### Extract:
..........

Thanks for the reply,
But why is there a difference in the output of same tc, with an old gcc
compiler and a new version of compiler.
Was there a bug in the earlier gcc.
I have a doubt.
Gcc manual says that
"-fshort-enums
Allocate to an enum type only as many bytes as it needs for the
declared range of possible values. Specifically, the enum type will be
equivalent to the smallest integer type which has enough room."
Does -fshort-enum guides the size of enumeration type or the size of
enumerator constant ?
After modifying the tc as
#include <stdio.h>
int main()
{
enum aa {
a = 0, b =127 , c
};
printf("size = %d %d %d\n", sizeof(enum aa),sizeof(b),
sizeof(c));
printf("value= %d %d %d\n", a,b,c);
return 0;
)
The output is
size = 1 1 1
value= 0 127 128
when gcc (GCC) 3.3.1 (SuSE Linux) is used with -fshort-enums.
And
size = 1 4 4
value= 0 127 128
when (GCC) 4.1.0 20050915 (experimental) is used with -fshort-enums.
Which of the two output is standard confirming.?

..........

### Supplied material:
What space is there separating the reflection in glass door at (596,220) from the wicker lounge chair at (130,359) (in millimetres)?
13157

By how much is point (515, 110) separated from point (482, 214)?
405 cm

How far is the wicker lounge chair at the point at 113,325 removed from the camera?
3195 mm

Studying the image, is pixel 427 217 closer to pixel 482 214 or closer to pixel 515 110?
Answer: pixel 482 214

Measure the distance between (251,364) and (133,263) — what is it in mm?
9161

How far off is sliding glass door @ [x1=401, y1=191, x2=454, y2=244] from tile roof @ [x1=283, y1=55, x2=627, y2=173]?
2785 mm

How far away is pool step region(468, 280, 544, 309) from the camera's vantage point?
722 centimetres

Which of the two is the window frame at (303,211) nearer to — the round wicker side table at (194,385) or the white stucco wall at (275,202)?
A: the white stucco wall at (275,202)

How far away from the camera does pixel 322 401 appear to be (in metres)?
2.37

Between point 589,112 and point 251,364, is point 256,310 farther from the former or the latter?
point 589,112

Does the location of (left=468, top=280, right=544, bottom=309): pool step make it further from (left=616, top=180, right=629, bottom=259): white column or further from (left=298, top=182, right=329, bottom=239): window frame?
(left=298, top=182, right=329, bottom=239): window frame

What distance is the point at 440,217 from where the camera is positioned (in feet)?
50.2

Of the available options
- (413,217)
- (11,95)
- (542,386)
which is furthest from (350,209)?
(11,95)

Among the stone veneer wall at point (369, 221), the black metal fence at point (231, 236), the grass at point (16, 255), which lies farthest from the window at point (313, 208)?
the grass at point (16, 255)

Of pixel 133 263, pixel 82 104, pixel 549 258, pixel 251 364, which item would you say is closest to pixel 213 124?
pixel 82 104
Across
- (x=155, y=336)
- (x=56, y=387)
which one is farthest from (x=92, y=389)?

..........

### Tasks to complete:
1 – Answer these from the post about -fshort-enums:
(a) Which compiler version printed "size = 1 1 1"?
(b) What values does the test case assign to a and b?
(c) According to the quoted manual text, an enum type will be equivalent to what?
2 – Please write the next part of the post about -fshort-enums, continuing after its final sentence.

### Answers for this exercise:
1 –
(a) gcc (GCC) 3.3.1 (SuSE Linux)
(b) a = 0 and b = 127
(c) The smallest integer type which has enough room

2 –
> -----Original Message-----
> From: Daniel Jacobowitz [mailto:drow@xxxxxxxxx]
> Sent: Wednesday, September 21, 2005 6:10 PM
> To: Gaurav Gautam, Noida
> Cc: gcc@xxxxxxxxxxx; gcc-help@xxxxxxxxxxx
> Subject: Re: No effect of -fshort-enums..is it a bug
>
> On Wed, Sep 21, 2005 at 05:46:58PM +0530, Gaurav Gautam, Noida wrote:
> > int main()
> > {
> > enum aa {
> > a = 0, b =127 , c
> > };
> >
> > printf("size = %d %d %d\n", sizeof(a),sizeof(b),
sizeof(c));
> > printf("value= %d %d %d\n", a,b,c);
> > return 0;
> > }
>
> > The option -fshort-enums has no effect and the output is same as it
is
> without this option.
>
> It's not a bug. Add sizeof(enum aa) to your printf; _that_ will be
> affected by -fshort-enums. The type of the enumerators remains int.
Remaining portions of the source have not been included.